Ultimately, time tells us that Hawking marries Elaine, and that Jane marries Jonathan, though Jane and Hawking remain good friends.

The film is based on Jane Hawking’s book Travelling to Infinity: My Life with Stephen Hawking. If you look on Goodreads, the book has 100+ reviews, meaning it’s not well-read (in comparison, Fifty Shades of Gray has 965,000+). The film might change that. She also has a number of 1-star reviews, and readers confess they felt Jane knew what she was getting into when she married Hawking, so why “complain” (to me, this is unbelievably cold).

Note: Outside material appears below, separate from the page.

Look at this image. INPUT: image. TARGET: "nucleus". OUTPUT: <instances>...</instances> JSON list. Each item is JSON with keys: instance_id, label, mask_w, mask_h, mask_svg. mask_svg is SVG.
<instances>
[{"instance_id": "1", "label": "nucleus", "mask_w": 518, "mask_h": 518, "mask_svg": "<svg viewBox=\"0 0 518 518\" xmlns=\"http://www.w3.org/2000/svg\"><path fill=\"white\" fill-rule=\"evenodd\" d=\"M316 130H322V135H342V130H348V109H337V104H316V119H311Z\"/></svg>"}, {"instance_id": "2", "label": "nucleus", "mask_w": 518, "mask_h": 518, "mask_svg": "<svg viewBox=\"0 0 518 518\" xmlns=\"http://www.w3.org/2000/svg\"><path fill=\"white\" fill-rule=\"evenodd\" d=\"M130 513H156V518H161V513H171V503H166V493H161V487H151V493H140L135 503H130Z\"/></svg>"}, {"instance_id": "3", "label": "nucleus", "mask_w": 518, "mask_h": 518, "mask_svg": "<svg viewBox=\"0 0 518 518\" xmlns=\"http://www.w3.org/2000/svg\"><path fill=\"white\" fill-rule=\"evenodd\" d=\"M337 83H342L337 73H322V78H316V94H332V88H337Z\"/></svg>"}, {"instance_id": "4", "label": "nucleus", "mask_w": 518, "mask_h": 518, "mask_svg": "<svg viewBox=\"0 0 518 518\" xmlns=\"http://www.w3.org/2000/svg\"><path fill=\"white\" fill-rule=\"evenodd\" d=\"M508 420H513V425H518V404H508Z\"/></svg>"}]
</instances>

However, there are noble moments in the movie that would contradict what readers claim: when Jane is offered the chance to turn off Hawking’s life support after he can no longer breathe on his own (yes, it is presented as a “chance”—doctors can see that caring for Hawking is the horribly difficult and draining his young wife), she doesn’t think about it for a second. Also, the movie implies that Jane possibly cheated on Hawking only after the couple realizes they aren’t going to make it together. Jane remains a strong figure in Hawking’s life, and never once did I dislike her in the movie. Of course she struggling; anyone who rubs that in her face (either after reading the book or watching the movie) is pretty unforgiving.

The pacing of the movie is steady, indicating time has passed by showing the children growing or Hawking faring worse (physically). We also see stores stocking Hawking’s writings. The story begins and ends in the fashion that Americans love: happy. Hawking says, “Look what we did” as he and Jane watch their children play together.

Overall, The Theory of Everything was worth the watch. The cast was strong and carefully chosen, and the story was contained in the right amount of time, and an interesting look into the romantic, personal side of a world-famous physicist.